### Provided text

You Feel Unworthy In Your Relationship; An Open Letter For You
To the person in a relationship that isn’t making you genuinely happy, I hope you find the courage within you to leave and focus on yourself.
When you’re in a toxic relationship – and by toxic I mean a relationship that is constantly bringing you down, making you doubt yourself, and bringing you more moments of sadness than joy – it’s like yourself image totally changes.
You become so used to being with someone who doesn’t fulfill your needs that you end up forgetting all about what you deserve. You lose the person you once were, forgetting everything that made you happy before you were with someone who didn’t.
You begin to doubt yourself. You feel unworthy. Unwanted. Unlovable. And it’s strange, because when you’re with someone who makes you feel this way you still seem to stay – because you convince yourself that you’re the problem.
If you’re with someone and unhappy, maybe that’s your own fault. Who else is going to want you if you can’t seem to do anything right with this person? Don’t think about that. That’s your insecurity and self-doubt talking.
Don’t let your happiness be defined by someone wanting you. Don’t let your happiness depend on the offerings of another person. Find the love within yourself. If you are in a toxic relationship, I hope that you one day find the strength to leave.

### Problem to work on
Answer these questions about the open letter:
1. How does the letter define a toxic relationship?
2. According to the letter, why do people stay with someone who makes them feel unworthy?
3. What does the letter say is talking when you ask who else is going to want you?

Dataset entries:

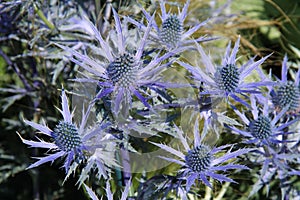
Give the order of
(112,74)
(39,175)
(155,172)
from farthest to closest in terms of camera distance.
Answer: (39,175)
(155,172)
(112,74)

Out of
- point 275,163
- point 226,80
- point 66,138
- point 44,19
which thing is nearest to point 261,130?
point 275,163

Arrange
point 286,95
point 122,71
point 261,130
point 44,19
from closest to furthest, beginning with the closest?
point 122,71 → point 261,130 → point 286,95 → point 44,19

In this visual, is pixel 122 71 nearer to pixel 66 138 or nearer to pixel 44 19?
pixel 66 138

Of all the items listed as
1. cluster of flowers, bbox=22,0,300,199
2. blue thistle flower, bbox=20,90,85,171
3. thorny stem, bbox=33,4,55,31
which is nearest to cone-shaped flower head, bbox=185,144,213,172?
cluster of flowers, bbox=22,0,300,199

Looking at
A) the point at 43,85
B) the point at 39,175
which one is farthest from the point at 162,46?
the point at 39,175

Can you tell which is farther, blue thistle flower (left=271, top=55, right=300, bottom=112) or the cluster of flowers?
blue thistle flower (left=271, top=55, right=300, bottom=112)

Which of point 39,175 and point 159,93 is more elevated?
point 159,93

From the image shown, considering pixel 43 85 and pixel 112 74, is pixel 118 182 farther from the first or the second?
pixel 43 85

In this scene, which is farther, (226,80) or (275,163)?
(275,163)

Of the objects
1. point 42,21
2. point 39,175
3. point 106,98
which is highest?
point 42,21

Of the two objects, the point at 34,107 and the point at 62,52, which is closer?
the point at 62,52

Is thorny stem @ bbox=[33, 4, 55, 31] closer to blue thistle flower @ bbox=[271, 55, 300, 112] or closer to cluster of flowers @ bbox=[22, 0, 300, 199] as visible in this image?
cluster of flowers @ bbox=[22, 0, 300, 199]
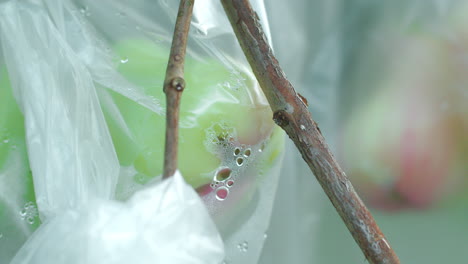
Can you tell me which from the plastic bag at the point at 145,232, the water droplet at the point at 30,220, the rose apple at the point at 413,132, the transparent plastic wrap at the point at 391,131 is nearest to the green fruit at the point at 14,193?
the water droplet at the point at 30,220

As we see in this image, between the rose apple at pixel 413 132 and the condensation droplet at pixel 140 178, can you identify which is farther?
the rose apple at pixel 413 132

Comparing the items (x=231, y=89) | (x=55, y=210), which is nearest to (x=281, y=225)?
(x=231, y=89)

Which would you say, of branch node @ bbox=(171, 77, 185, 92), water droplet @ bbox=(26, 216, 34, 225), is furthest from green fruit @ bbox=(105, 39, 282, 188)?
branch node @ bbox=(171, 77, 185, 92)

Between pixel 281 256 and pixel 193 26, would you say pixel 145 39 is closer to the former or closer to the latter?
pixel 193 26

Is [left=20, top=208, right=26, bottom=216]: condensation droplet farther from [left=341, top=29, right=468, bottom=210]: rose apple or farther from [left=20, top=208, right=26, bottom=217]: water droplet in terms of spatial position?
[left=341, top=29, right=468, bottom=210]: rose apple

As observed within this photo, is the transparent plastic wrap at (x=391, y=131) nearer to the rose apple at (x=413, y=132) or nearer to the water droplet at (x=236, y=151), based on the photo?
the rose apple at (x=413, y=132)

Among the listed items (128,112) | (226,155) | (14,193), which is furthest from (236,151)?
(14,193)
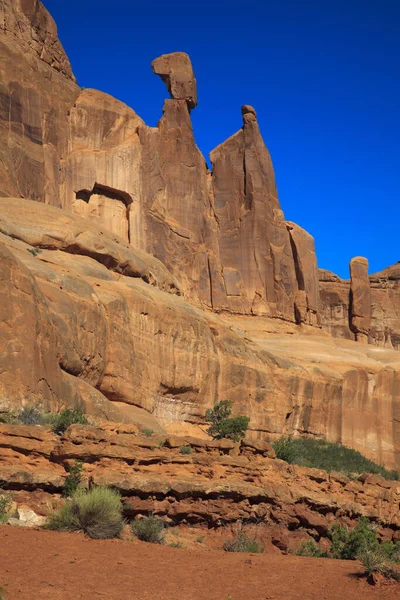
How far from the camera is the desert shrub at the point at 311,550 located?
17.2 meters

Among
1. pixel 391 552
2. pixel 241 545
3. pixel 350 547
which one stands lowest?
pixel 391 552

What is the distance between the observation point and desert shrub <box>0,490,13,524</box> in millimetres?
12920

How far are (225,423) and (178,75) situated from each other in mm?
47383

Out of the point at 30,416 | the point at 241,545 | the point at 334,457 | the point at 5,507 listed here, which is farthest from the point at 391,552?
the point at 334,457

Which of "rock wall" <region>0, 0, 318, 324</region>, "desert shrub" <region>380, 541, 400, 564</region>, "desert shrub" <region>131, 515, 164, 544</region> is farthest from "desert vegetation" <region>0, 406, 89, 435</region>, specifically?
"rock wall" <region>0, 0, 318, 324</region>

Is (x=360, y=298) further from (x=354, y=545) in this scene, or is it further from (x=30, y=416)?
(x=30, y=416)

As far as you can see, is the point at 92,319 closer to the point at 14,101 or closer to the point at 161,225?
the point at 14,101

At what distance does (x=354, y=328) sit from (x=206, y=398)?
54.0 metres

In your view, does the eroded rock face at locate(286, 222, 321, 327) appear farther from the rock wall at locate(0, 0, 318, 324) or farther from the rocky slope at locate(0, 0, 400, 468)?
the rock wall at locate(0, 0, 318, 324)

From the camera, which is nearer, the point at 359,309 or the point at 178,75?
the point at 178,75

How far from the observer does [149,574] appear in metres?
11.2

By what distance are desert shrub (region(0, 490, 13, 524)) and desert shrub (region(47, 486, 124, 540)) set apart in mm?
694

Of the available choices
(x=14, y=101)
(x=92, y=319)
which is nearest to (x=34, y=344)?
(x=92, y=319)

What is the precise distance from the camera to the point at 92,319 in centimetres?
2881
---
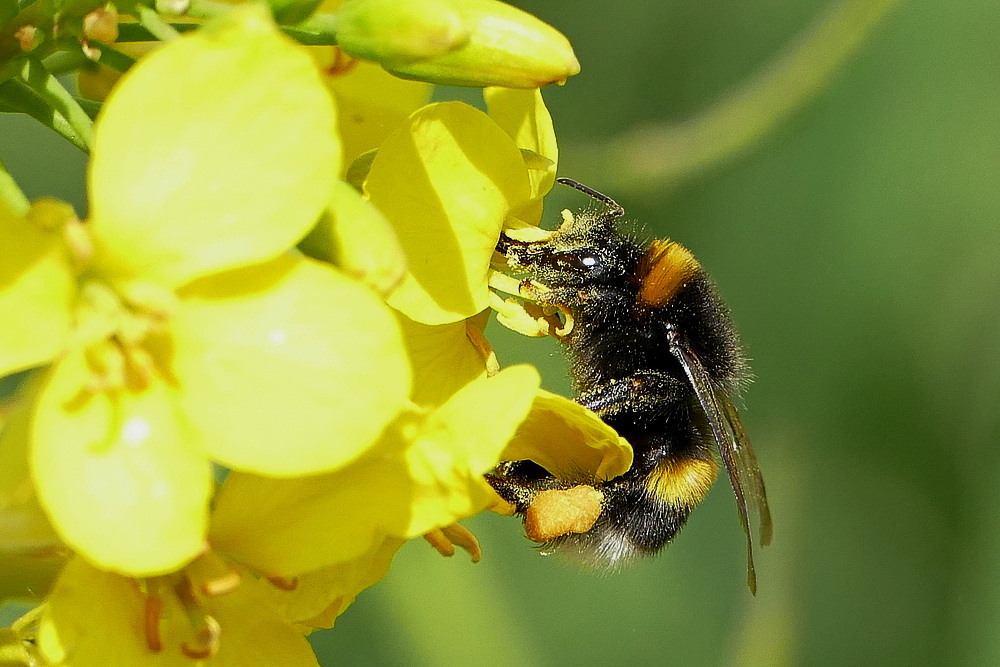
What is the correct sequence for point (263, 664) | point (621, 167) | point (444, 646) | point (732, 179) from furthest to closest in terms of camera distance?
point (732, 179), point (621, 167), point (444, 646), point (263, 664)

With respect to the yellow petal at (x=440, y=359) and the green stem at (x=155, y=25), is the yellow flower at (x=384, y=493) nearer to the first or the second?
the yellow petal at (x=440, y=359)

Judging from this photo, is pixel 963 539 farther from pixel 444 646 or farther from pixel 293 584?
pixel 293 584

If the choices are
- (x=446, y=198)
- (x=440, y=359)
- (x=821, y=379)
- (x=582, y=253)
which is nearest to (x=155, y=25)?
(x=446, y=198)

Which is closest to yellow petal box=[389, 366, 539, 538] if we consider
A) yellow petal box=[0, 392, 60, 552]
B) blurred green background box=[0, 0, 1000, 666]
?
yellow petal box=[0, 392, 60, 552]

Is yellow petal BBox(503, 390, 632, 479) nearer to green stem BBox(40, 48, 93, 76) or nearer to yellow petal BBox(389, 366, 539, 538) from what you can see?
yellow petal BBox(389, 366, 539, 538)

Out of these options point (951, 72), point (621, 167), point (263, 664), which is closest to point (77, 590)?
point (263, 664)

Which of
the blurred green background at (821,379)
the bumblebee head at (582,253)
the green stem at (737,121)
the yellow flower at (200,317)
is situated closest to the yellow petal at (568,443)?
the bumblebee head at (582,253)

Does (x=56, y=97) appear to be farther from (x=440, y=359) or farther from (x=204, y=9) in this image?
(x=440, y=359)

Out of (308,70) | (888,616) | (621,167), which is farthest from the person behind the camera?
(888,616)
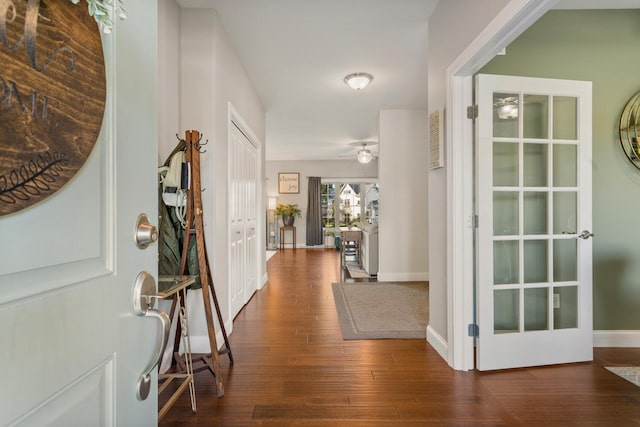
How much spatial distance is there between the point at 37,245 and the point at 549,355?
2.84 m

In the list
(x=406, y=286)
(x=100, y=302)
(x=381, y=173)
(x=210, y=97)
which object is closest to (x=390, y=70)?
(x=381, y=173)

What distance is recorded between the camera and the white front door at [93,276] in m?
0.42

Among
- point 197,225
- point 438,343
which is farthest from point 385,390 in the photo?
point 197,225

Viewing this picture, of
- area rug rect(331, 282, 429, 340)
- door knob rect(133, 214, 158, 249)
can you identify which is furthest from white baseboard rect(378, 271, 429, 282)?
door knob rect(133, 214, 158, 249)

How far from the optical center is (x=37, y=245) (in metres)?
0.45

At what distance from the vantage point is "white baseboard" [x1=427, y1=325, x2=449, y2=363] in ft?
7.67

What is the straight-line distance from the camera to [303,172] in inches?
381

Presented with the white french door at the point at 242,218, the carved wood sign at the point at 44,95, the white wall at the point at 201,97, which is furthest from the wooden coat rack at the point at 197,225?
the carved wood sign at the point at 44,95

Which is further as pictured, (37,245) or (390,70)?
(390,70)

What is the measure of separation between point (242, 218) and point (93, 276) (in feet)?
--
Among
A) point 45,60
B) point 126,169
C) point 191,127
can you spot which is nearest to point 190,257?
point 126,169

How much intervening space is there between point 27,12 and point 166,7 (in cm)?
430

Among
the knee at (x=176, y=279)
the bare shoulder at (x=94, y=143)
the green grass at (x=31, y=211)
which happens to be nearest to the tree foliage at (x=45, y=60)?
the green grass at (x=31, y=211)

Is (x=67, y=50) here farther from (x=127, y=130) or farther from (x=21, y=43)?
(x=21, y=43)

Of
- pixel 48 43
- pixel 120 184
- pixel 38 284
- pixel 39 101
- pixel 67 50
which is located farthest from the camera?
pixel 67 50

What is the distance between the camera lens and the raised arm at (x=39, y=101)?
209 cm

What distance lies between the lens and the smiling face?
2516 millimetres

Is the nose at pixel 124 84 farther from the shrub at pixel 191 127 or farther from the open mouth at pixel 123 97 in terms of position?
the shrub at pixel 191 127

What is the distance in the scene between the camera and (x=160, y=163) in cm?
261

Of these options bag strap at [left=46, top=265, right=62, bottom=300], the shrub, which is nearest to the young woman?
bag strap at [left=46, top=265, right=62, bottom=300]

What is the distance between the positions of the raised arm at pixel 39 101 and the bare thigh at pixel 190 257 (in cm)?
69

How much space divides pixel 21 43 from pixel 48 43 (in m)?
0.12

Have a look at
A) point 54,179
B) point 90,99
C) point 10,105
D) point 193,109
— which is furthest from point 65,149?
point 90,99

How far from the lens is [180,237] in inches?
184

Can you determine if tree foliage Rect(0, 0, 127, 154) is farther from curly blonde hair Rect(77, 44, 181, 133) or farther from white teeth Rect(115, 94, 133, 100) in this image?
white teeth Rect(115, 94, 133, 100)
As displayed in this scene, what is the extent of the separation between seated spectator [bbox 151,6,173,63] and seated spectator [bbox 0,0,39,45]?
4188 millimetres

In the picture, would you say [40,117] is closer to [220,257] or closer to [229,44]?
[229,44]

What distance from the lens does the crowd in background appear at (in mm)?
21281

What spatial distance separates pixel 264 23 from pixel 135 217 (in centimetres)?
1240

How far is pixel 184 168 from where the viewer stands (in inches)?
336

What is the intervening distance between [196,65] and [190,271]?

### Response area
1. A relationship that is constantly bringing you down, making you doubt yourself, and bringing you more moments of sadness than joy.
2. They convince themselves that they're the problem.
3. Your insecurity and self-doubt.